Fig. 4.

Inhibition of PDGFR signaling decreases tendon fibroblast proliferation. A: representative Ki67 immunostaining of 3- and 10-day overloaded plantaris tendons, treated with vehicle or PDGFR inhibitor. Dashed white line indicates the boundary between the original tendon and neotendon. Scale bars are 100 μm. DAPI, blue; WGA, green; Ki67, red. B–D: quantitative analysis of proliferating cells (Ki67⁺ nuclei/mm²) for the original tendon, neotendon, and total tendon. Values are means ± SD; n ≥ 4 tendons for each group.
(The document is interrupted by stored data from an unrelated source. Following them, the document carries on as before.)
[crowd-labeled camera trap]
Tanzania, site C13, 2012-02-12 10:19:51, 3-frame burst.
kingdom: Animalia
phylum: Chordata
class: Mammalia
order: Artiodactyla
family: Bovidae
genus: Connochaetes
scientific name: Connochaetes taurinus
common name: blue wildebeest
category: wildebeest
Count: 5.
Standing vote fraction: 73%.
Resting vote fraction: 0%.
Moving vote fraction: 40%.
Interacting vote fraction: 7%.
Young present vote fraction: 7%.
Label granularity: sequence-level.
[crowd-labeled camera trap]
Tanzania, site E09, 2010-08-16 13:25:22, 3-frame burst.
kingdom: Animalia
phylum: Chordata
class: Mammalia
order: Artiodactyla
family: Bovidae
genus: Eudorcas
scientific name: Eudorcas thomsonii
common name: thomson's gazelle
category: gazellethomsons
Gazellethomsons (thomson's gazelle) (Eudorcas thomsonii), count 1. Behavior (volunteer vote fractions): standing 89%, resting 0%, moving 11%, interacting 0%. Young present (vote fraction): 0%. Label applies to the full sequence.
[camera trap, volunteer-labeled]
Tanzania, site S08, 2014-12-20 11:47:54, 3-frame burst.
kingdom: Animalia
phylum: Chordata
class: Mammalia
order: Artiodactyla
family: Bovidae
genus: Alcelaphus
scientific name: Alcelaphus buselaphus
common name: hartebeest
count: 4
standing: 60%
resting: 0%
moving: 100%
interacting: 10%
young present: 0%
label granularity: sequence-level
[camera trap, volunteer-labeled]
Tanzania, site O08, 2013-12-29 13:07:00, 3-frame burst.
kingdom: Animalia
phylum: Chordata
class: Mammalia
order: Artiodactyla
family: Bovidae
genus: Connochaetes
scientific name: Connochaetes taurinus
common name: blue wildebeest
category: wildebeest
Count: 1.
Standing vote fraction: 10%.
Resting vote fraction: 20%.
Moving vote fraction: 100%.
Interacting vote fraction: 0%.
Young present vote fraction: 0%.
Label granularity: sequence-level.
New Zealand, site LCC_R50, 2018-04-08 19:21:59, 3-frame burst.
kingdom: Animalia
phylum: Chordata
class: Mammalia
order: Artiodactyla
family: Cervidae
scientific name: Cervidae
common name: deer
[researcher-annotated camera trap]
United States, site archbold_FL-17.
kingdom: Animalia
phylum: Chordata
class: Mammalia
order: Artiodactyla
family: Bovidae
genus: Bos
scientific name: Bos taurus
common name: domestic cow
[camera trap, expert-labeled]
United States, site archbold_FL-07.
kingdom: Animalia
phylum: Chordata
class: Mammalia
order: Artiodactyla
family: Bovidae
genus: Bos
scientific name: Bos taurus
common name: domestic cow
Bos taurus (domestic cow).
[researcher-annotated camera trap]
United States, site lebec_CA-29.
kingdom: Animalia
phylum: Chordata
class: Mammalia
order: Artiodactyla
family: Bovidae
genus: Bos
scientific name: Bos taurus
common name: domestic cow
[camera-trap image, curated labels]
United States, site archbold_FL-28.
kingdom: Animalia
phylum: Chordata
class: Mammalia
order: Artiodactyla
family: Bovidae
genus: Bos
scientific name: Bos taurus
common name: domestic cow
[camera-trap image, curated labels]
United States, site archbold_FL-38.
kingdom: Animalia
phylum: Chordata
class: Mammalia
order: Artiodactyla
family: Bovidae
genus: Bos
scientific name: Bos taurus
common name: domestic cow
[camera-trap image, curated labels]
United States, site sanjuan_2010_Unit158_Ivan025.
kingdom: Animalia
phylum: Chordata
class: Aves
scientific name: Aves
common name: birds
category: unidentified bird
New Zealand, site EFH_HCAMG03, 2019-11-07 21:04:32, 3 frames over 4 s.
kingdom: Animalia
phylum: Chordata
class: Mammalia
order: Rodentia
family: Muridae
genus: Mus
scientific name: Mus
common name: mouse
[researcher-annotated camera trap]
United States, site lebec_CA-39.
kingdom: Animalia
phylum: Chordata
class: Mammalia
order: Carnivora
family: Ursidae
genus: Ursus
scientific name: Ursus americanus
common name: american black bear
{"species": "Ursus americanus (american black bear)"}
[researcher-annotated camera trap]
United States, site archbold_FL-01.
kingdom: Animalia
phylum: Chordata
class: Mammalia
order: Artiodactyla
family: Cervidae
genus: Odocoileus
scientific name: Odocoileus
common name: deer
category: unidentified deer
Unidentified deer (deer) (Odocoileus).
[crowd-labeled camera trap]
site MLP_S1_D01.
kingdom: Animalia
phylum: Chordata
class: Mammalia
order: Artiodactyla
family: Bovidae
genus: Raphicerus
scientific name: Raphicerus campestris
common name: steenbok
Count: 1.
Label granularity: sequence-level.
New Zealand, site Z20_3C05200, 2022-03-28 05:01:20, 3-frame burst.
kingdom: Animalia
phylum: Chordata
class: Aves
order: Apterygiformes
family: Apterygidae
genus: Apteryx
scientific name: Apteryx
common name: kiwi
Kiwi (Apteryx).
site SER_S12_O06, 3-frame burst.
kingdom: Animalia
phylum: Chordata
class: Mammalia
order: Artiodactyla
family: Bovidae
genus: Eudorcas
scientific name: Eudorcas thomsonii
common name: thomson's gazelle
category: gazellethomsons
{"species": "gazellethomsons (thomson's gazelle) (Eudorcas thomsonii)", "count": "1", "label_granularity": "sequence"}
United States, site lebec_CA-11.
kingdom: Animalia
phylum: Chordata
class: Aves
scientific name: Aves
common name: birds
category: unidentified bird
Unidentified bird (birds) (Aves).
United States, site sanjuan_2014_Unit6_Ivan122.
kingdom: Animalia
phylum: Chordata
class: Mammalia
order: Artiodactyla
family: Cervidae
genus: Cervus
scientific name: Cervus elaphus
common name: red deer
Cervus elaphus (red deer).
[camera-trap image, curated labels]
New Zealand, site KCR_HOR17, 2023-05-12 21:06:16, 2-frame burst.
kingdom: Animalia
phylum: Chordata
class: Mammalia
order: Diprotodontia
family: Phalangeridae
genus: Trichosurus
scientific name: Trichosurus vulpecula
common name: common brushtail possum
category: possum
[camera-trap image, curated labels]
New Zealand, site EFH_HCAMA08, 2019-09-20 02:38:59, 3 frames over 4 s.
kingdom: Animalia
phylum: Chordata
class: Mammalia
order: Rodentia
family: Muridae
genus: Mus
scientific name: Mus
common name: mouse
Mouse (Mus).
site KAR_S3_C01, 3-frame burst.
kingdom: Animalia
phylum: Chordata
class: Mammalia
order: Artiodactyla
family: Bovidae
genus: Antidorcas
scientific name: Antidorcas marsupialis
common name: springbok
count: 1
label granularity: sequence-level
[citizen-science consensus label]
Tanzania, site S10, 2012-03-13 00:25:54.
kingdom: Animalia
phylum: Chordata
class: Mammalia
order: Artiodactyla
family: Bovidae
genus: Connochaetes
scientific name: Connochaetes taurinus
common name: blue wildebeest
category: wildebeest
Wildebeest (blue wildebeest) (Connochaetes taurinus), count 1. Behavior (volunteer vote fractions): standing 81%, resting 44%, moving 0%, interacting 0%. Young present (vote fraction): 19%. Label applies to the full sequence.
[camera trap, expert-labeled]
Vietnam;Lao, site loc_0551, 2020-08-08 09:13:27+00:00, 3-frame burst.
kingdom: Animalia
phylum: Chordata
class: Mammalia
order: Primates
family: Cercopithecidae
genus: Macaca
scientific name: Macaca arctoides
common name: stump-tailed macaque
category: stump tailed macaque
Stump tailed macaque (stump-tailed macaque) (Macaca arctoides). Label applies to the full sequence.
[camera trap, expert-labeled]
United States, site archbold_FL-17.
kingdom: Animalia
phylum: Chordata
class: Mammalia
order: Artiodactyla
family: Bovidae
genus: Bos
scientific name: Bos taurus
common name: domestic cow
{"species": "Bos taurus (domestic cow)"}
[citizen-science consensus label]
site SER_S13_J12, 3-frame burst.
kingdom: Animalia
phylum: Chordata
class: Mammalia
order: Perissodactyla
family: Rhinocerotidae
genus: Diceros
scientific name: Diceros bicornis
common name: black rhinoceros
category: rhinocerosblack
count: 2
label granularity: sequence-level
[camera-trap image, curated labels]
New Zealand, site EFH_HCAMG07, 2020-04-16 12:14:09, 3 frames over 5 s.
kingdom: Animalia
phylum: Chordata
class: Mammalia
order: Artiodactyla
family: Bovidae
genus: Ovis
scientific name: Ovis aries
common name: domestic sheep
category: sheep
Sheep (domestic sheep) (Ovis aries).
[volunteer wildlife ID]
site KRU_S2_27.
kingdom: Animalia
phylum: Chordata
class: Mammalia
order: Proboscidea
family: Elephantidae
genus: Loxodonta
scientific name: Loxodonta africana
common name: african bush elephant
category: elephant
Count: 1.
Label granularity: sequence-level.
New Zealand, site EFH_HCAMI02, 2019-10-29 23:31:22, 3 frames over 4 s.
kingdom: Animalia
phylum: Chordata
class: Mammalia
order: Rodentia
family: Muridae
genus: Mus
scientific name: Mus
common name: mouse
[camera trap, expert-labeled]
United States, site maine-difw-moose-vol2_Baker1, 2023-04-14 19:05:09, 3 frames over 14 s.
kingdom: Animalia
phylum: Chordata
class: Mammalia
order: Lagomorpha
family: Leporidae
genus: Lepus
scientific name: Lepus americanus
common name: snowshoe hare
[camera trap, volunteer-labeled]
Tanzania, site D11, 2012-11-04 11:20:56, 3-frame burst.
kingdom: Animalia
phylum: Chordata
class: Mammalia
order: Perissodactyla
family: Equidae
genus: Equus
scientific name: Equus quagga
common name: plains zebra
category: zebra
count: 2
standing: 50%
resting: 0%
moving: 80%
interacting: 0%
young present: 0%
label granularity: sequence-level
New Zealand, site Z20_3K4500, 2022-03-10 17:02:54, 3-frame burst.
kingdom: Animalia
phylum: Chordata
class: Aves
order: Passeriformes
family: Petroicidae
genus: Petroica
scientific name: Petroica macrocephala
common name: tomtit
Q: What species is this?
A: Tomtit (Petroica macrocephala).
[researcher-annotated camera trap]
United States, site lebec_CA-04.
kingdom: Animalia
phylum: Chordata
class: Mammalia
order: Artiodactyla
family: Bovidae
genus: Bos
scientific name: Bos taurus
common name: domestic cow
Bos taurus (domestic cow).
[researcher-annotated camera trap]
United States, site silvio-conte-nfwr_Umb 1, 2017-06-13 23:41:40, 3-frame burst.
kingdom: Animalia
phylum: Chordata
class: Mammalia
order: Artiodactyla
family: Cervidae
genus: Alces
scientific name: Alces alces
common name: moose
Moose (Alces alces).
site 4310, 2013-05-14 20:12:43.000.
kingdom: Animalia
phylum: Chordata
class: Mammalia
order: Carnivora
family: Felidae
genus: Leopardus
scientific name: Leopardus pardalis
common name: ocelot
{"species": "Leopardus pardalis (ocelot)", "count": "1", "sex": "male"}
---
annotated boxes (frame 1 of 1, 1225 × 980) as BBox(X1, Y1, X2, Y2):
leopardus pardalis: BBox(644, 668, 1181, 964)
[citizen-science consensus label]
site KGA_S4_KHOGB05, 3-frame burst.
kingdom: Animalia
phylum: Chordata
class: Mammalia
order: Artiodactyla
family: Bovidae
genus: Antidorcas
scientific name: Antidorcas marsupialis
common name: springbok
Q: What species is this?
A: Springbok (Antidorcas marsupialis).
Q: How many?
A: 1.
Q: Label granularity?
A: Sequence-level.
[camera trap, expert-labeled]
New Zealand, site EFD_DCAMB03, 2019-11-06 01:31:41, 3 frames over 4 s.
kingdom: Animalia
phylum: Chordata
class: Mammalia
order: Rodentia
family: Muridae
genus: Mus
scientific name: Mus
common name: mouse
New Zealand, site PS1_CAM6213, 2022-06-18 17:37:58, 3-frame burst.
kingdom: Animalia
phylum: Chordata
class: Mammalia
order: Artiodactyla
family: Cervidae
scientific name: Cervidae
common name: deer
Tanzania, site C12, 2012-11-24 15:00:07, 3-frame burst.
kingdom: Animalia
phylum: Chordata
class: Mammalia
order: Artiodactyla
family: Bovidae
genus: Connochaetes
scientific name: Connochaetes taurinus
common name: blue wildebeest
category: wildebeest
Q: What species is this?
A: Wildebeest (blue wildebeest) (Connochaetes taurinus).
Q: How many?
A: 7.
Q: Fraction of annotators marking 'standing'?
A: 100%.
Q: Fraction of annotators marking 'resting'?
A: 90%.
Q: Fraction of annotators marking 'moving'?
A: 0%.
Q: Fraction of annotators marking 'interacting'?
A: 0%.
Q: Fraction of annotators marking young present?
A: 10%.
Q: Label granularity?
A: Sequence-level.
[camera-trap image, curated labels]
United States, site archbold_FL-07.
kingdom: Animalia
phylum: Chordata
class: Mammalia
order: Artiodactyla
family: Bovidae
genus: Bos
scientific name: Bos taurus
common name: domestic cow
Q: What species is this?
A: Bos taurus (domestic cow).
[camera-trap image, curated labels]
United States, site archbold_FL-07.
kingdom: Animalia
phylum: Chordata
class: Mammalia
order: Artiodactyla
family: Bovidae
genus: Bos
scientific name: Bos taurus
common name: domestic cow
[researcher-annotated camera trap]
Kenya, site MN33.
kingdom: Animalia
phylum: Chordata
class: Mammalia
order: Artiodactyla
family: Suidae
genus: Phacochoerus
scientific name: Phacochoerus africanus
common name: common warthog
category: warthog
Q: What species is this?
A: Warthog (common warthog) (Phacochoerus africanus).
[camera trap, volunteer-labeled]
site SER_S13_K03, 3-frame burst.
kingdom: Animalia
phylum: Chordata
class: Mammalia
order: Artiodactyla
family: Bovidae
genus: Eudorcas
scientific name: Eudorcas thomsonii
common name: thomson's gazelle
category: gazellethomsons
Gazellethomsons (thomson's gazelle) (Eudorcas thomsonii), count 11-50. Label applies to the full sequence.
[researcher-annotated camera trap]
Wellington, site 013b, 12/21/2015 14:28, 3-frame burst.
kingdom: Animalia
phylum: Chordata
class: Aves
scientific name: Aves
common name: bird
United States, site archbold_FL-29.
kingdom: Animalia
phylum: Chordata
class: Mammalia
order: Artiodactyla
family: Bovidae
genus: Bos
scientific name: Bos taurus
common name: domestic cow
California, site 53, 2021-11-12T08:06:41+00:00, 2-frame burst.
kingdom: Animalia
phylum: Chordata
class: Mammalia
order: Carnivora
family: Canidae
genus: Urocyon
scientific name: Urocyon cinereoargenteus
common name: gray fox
Differences between groups were tested using a two-way ANOVA (α = 0.05) followed by Tukey’s post hoc sorting: different (P < 0.05) from a, 3D vehicle; b, 3D PDGFR inhibitor; c, 10D vehicle. E: in vitro proliferative activity of tail tendon fibroblasts was measured by BrdU uptake in the presence of 0.5% FBS with or without 20 ng/ml of PDGF-BB treatment. Proliferating cells were double-labeled for DAPI (blue) and BrdU (red) and are marked by white arrows. F: proliferative activity was quantified as means ± SD in 5 randomly selected fields of a single experiment from 6 independent experiments performed. Differences between groups were tested using an unpaired t-test; a, P < 0.05.